Boston has reeled off nine wins in its last 11 games to pull even (21-21) for the second time this season, and first since April 30.
"We're going to play hard every night," said second baseman Dustin Pedroia. "We're playing good ball as of late. We just have to keep it going. We've got guys down. We know that. We have other guys that can step right in and perform well and help us win a lot of games."
The hits came from all over the lineup in this one.
Mike Aviles and Pedroia set the table with two hits each. David Ortiz hit a titanic solo home run.
Will Middlebrooks, who now seems primed to stick around for a bit even with Youkilis likely to return on Tuesday, came through with three hits.
Daniel Nava, who has come up huge at a time when the outfield is depleted, added two more hits. And Che-Hsuan Lin, who made his first Major League start, came through with his first career hit, a single in the eighth.
"Hey, this is a tough group," Valentine said. "When everyone is contributing, I think it helps pull the team together. You know, I've never seen this team feel sorry for itself, so I'm not worried about that."
The offensive outburst helped the Red Sox overcome a shaky start by Clay Buchholz, who lost the momentum he had built in his two previous outings. The righty gave up six hits and five runs over 5 1/3 innings, walking four and striking out two. Buchholz took a no-decision and has a 7.84 ERA.

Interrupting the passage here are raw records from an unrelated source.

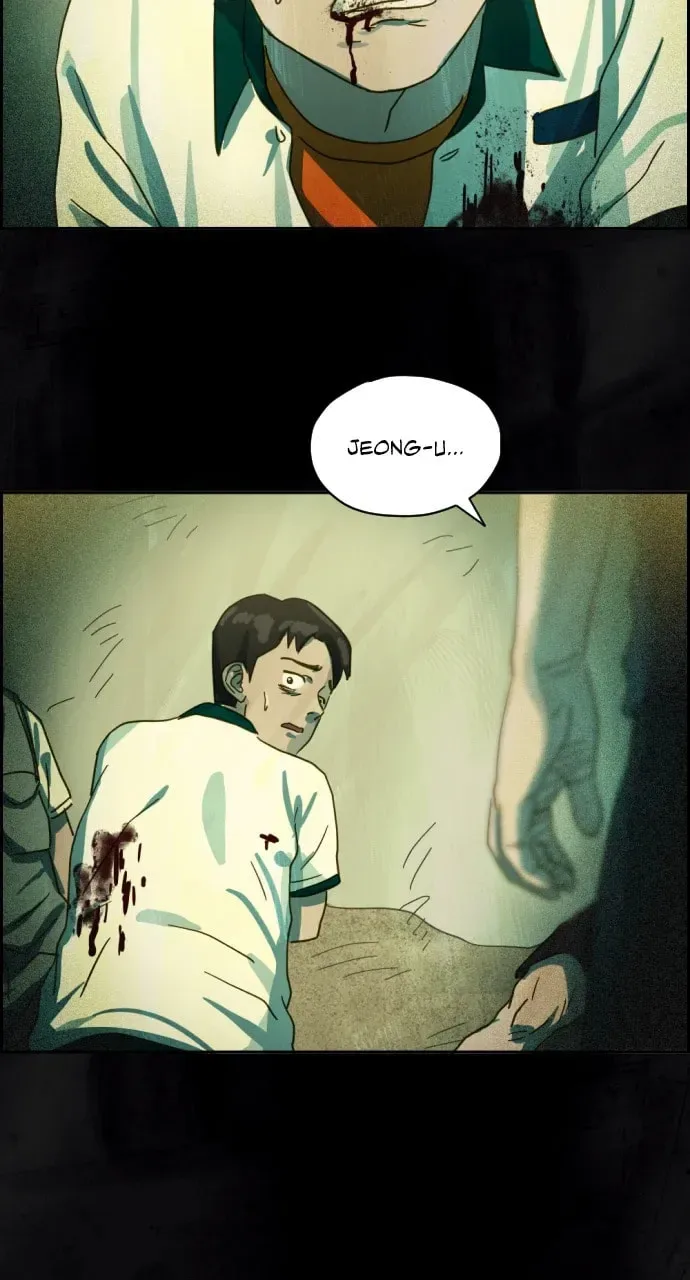 Day of Disaster Chapter 9 page 64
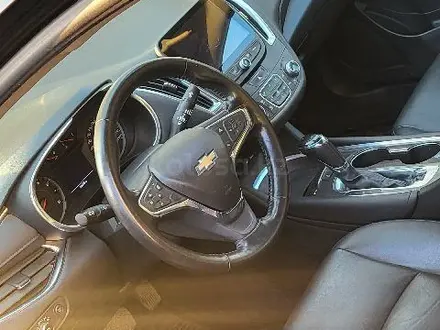 Chevrolet Malibu 2020 года за 8 500 000 тг. в Алматы – фото 10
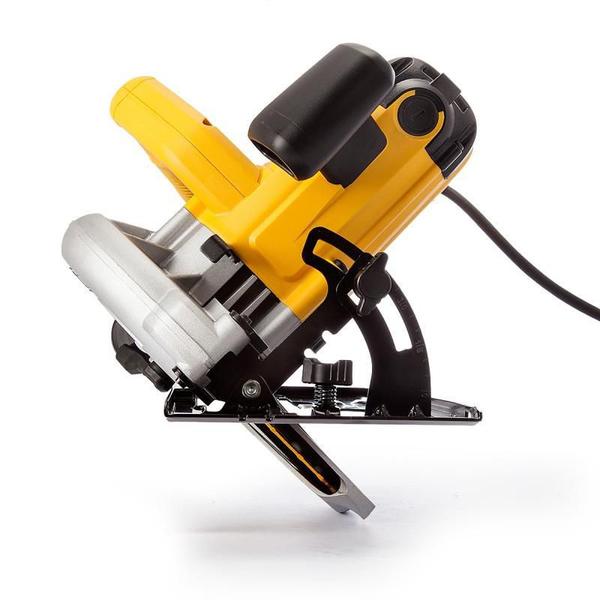 Imagem de Serra Circular 7.1/4 POL 1400W DWE560 DEWALT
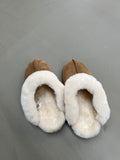 Noting Ugg Slippers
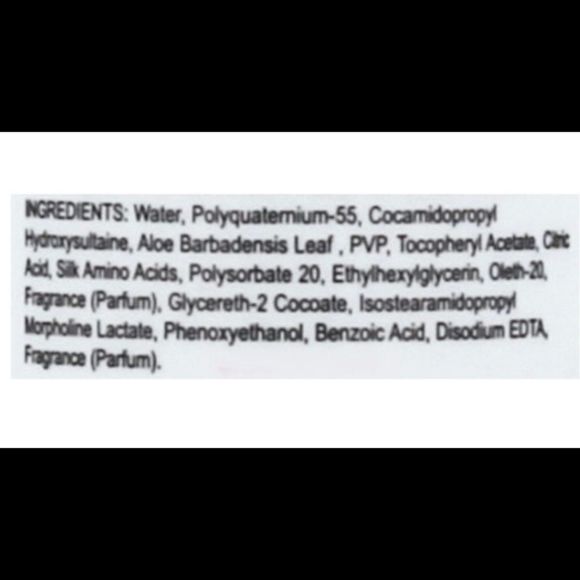 NEW The Doux Mousse Def Texturizing Foam Hi-Definition Control Mousse 7 fl oz - Picture 4 of 4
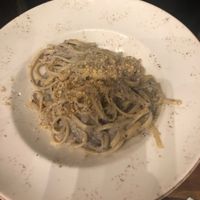 Pasta 100kr at MADENITALY in Copenhagen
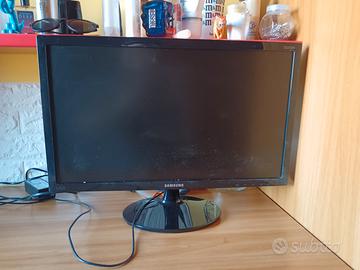 monitor Samsung S22D300HY 22 pollici 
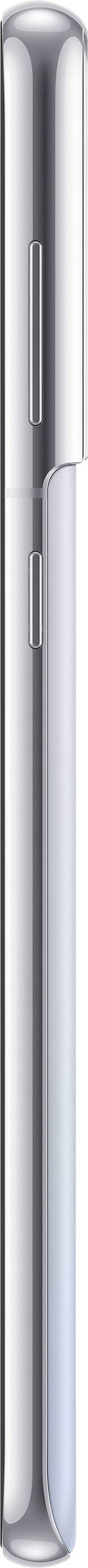 Samsung Galaxy S21+ 5G Dual-SIM Smartphone 128 GB 6.7 Zoll (17 cm) Dual-SIM Android™ 11 Silber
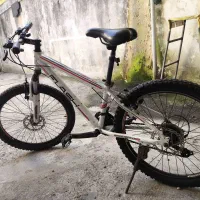 دوچرخه فلش|دوچرخه، اسکیت، اسکوتر|رشت, جانبازان|دیوار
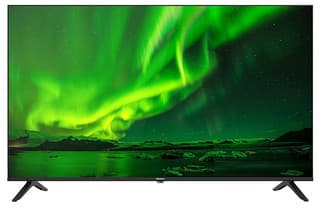 Blackton 43" (109 см) Телевизор Blackton Bt 43F32B черный, фото 12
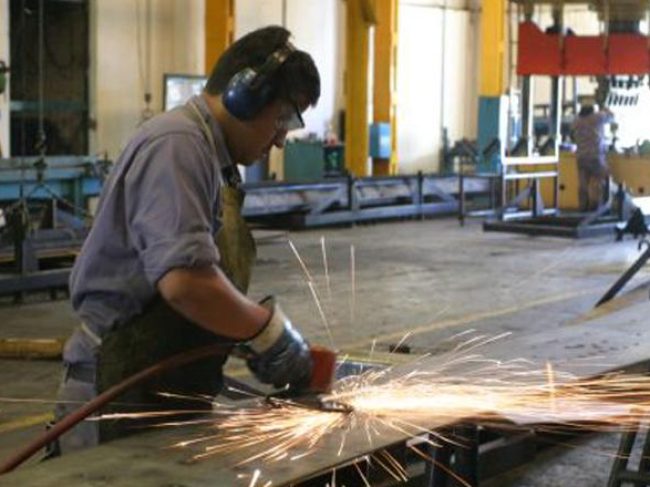Día del Trabajador Metalúrgico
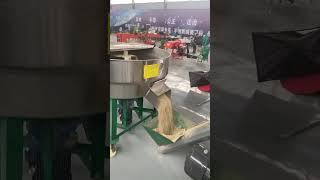 #Feed pellet mill#pellet mill#Small-scale production line for pellet processing#Biomass pellet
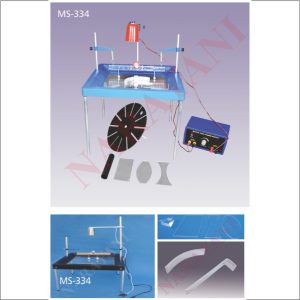 RIPPLE TANK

As has been the habit for Buchholz this season, he had one glaringly bad inning, giving up four runs in the second, two of which he forced in with walks.
"I felt good. I felt like everything was there," Buchholz said. "Good curveball again, changeup was good, fastball location left me that inning and then it sort of came back. I was able to throw strikes with a fastball. That's all it's been all year -- one big inning. I've got to find a way to get out of it, giving up two runs instead of four. It keeps the team in the game."
Lefty Andrew Miller, who got Buchholz out of a jam in the sixth, earned the win in relief. When Miller came on, the game was tied and there were runners on first and second with one out.
"Honestly, I'm not treating it any different than any other situation," said Miller, who turned 27 on Monday and boasts a 0.00 ERA in eight games since being activated off the disabled list May 6. "I'm going to come in and be as aggressive as I can. The first guy came in and swung at the first pitch. I threw a good fastball and was able to get an out right away, and that's kind of a relief. Really, just being aggressive and attacking hitters as much as I can is the key."
Miller wasn't the only Boston reliever to come up big. Once again, Vicente Padilla came to the rescue.
Valentine's plan was for Rich Hill to pitch the eighth. But the lefty gave up three straight hits, and the Orioles trimmed the deficit to 8-6.
With runners at second and third and one out, on came Padilla. He got a flyout and a strikeout, and has prevented all 15 runners he's inherited from scoring this season.
"He takes it so personally, that it's somebody else's run out there," Valentine said. "It's incredible. You know, he said he's been on the other end when his runs were given up. He really does take it as a personal situation, which is wonderful."
For the Red Sox, it was their first game in Baltimore since Sept. 28, 2011, when their epic September collapse culminated. And it was their first game against the first-place Orioles since enduring a three-game sweep at Fenway, May 4-6.
Trailing 5-2 after five, Ortiz started the surge back by unloading for a solo homer to right that landed on Eutaw Street to start the sixth.
It was the 62nd Eutaw Street long ball in the history of Camden Yards, and the second by Big Papi.
"I thought David's home run really uplifted us," Valentine said. "It was such a power stroke."
Adrian Gonzalez followed with an opposite-field double and Middlebrooks put runners on the corners with a single. Nava's sacrifice fly brought home Gonzalez, putting the Red Sox within one. Boston tied it when Orioles starter Tommy Hunter balked home Middlebrooks.
"The last inning was very frustrating," Hunter said. "I left the ball up to Ortiz. Then a double, Adrian Gonzalez stayed inside the ball and put it inside the left-field line. He's a good hitter. It's just one of those things. A single scored that run, then I had a stupid, stupid play I let happen."
Back came the Sox again in the seventh, this time against reliever Kevin Gregg. After a one-out single by Aviles and a double by Pedroia, the Orioles intentionally walked Ortiz. Gonzalez gave Boston the lead with a sacrifice fly to left. Middlebrooks added insurance with an RBI single up the middle.
It was Lin who got things going in the eighth with that first career hit -- a two-out single to left. Aviles wound up reaching on a strikeout and passed ball, and then Pedroia smoked an RBI single to left, scoring Lin.
"We've won a lot of games lately," Pedroia said. "It's a good sign. We've just got to keep it going."